Clinkle: Zukunft des Zahlungsdienstes

Clinkle: Zukunft des Zahlungsdienstes

Clinkle: Zukunft des Zahlungsdienstes


Clinkle – der Name stand bis vor einigen Monaten für die große Revolution im Mobile-Payment. Mittlerweile hat sich dies zwar geändert, doch die Ideen des Startups sind weiterhin interessant.

Große Pläne: So wollte Clinkle durchstarten

Wir schreiben das Jahr 2012. Ein kleines Startup-Unternehmen aus den USA will das Mobile-Payment revolutionieren. Die Mittel: 25 Millionen Dollar und eine einzigartige Idee. Nutzer sollen sich untereinander Geld schicken können und via Peer-to-Peer bequem an der Kasse bezahlen. Dieses neue System soll Kredit- und Bankkarten durch eine einfache App ersetzen und damit eine neue Ära einleiten.
Zwei Jahre später. Clinkle wird im September 2014 endlich vorgestellt. Nach mehr als anderthalb Jahren reiner Entwicklungszeit präsentiert das Unternehmen eine App, die hinter den Erwartungen zurückbleibt. Das revolutionäre System wird durch eine einfache Anwendung und eine Prepaid-Kreditkarte ersetzt, welche – einmal aufgeladen – für die Bezahlung in verschiedenen Geschäften und Online-Shops verwendet werden kann. Dafür sollen dann Belohnungen winken, welche beispielsweise die letzte Rechnung kostenfrei zurückerstatten. Anstelle des angekündigten Peer-to-Peer-Systems, erhalten Nutzer also eine einfache Payback-Karte, wie sie bereits bei diversen Einzelhändlern, Online-Diensten und Tankstellen zu bekommen ist. Dass sich eine solche Planänderung nicht durchsetzen kann, zeigt sich im Juni 2015.

Clinkle: Steht der Zahlungsdienst vor dem Aus?

Im Jahr 2015 ist von den einstigen Plänen des Startup-Unternehmens nicht mehr viel geblieben. Die Gründe für die Kursänderung und die damit verbundene negative Resonanz sind vielzählig. So soll Lucas Duplan, seines Zeichens CEO von Clinkle, seinen Mitarbeitern einen Apple-Deal in Aussicht gestellt haben. Auch eine Zusammenarbeit mit Amazon, Samsung und Visa war im Gespräch. Beides ist nicht eingetreten.
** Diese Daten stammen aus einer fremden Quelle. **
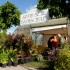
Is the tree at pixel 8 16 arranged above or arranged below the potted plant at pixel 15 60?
above

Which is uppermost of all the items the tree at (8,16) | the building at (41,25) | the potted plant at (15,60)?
the tree at (8,16)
Stattdessen verließen immer mehr Mitarbeiter das Unternehmen und auch Konzerne wie Google und Apple, die zu Beginn noch Interesse an der Idee hinter Clinkle bekundeten, sind inzwischen abgesprungen. Es ist also fraglich, ob und wie lange sich der Zahlungsdienst noch halten kann. Sicher ist nur, dass die Idee eines Belohnungssystems für Online-Käufe weiterbesteht.

Neues „loyalty rewards program“: Apple übernimmt Clinkle-Idee

Wie bereits bekannt, arbeitet auch Apple an einem neuen Zahlungsdienst. Dieser ist in den USA bereits in der ersten Version verfügbar und soll im Oktober 2015 mit einigen neuen Funktionen ausgestattet werden. Darunter auch ein Belohnungssystem, welches Nutzern beispielsweise Rabatte ermöglichen soll. Damit übernimmt Apple die Idee von Clinkle, bettet sie jedoch in ein funktionierendes System ein, womit ein Erfolg quasi schon gesichert ist. Angesichts dieser Entwicklung ist eine Zusammenarbeit mit dem Startup also mehr als fraglich, wobei eine Zukunft von Clinkle ohnehin mehr als ungewiss ist. Schließlich sind von den ursprünglichen Gründungsmitgliedern nur noch wenige im Unternehmen und auch die eigentliche Idee hinter dem Zahlungsdienst ist im Laufe der zweijährigen Entwicklungszeit verloren gegangen. Es bleibt also abzuwarten, wie Clinkle sich in der Zukunft auf dem Markt positionieren wird.